*Textauszug*:
§ §
Die Karte von Matthäus Merian, dem Älteren, von 1645
Etwa so ist die Ansicht vom Meer her: links die Nikolaikirche, in der Mitte die Marienkirche, halbrechts St. Georgen und ganz außen die Türme der Stadttore, die es so heute nicht mehr gibt. (Zeichnung: Matthäus Merian senior, 1645, Quelle wikipedia, gemeinfrei)

Es gibt zwei Möglichkeiten sich der Stadt zu nähern: Mit dem Boot legt man am Hafen an und geht bergauf bis zu den roten Kirchen und ist im Zentrum, das man um die beiden Kirchen oben auf dem Berg angelegt hat oder man fährt mit dem Auto in die alte Innenstadt, parkt in der Garage „Fürstenhof“ und nähert sich der Stadt bergab, Richtung alter Hafen. Beides hat seinen Reiz. Die meisten Erstbesucher werden aber mit dem Auto über die A 20 kommen und sehen von Lübeck kommend, etwa ein paar Minuten hinter der Abfahrt Bobitz, die Skyline der Stadt mit dem Turm der Marienkirche, der wichtigsten Land- und Seemarke seit Jahrhunderten bis heute. Von den Landstraßen B 104 oder B105 hat man diesen Anblick leider nicht. Die Wismarer Skyline besteht eigentlich aus drei Großkirchen: die Nikolaikirche ganz links, nach dem Schutzpatron der Fischer und Seefahrer benannt, in der Mitte der Turm der Marienkirche (82,5 m), das Seezeichen Wismars und rechts das riesige Gebäude der Kirche St. Georgen (Jürgen). Auch auf der Merian-Darstellung sieht man, daß die Nikolaikirche etwas Besonderes ist; nach der Lübecker Marienkirche war sie lange Zeit die zweithöchste Kirche der Welt (Turmhöhe ca. 120 m, Innenraumhöhe ca. 37 m) und in Bezug auf Backsteinkirche ist sie es heute noch. - Seitenanfang

Ansicht vom alten Hafen Wismar nach Südwesten
Die meisten werden nicht diesen Blick haben, wenn sie nach Wismar kommen, aber die Hansefahrer hatten ihn im Prinzip so. Abends wurde er zu schwedischen Zeiten vom „Baumhaus“ sogar mit einem an der Kette liegenden Baumstamm abgeschlossen.
§ §
*Daten*:
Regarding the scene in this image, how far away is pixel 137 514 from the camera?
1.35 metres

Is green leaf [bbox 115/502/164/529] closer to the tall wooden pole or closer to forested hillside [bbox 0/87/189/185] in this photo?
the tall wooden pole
§ §
*Aufgabe*: Nenne die Großkirchen, aus denen laut Textauszug die Wismarer Skyline besteht.

*Lösung*:
- Nikolaikirche
- Marienkirche
- St. Georgen (Jürgen)